What this task involves –
Extract, exactly as written, all lines of the material below from the line that includes "Do you know which of" through its last line.

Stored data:
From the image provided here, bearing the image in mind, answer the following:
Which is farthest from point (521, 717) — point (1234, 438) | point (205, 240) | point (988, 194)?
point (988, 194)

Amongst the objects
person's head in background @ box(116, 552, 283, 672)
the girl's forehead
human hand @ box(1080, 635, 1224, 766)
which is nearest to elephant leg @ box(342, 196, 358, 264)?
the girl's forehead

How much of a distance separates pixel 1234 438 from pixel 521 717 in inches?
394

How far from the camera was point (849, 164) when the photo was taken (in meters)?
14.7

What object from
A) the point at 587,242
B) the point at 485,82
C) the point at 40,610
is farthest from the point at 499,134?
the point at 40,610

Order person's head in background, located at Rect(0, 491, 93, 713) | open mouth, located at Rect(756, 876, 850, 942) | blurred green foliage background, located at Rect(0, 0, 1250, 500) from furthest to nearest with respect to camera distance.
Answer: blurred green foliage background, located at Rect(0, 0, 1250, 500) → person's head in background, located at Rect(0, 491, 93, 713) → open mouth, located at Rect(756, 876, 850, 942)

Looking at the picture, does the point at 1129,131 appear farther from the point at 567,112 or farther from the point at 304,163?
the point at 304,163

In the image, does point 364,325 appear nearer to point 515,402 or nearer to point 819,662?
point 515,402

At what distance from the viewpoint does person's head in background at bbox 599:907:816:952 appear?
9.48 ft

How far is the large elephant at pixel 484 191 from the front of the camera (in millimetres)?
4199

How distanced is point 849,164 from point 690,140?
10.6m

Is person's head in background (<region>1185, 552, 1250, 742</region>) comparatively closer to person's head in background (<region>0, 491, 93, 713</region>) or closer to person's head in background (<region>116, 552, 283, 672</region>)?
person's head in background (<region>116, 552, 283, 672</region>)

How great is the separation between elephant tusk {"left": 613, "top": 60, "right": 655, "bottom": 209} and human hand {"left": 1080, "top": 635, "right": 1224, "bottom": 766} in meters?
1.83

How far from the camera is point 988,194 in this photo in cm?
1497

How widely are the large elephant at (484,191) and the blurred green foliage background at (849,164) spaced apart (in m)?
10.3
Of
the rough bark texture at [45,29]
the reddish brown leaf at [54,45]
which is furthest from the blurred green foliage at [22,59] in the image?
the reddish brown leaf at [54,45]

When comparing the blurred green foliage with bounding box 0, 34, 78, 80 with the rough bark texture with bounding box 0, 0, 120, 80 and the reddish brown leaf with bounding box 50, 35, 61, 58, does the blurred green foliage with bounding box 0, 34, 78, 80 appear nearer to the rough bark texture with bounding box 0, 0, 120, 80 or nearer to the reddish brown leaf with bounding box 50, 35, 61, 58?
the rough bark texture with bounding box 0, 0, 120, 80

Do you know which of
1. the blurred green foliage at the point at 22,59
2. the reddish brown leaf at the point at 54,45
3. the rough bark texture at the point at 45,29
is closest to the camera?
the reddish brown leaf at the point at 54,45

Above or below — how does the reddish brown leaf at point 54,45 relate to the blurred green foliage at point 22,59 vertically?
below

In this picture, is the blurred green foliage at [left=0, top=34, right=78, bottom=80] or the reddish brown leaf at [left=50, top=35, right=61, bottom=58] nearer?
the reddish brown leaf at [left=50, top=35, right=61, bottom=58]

Worked solution –
Do you know which of
1. the blurred green foliage at the point at 22,59
2. the reddish brown leaf at the point at 54,45
3. the rough bark texture at the point at 45,29
is closest to the camera?
the reddish brown leaf at the point at 54,45

Above or below — how does the reddish brown leaf at point 54,45 relate to the blurred green foliage at point 22,59 vertically?
below

In this picture, is the blurred green foliage at [left=0, top=34, right=78, bottom=80] or the reddish brown leaf at [left=50, top=35, right=61, bottom=58] nearer?
the reddish brown leaf at [left=50, top=35, right=61, bottom=58]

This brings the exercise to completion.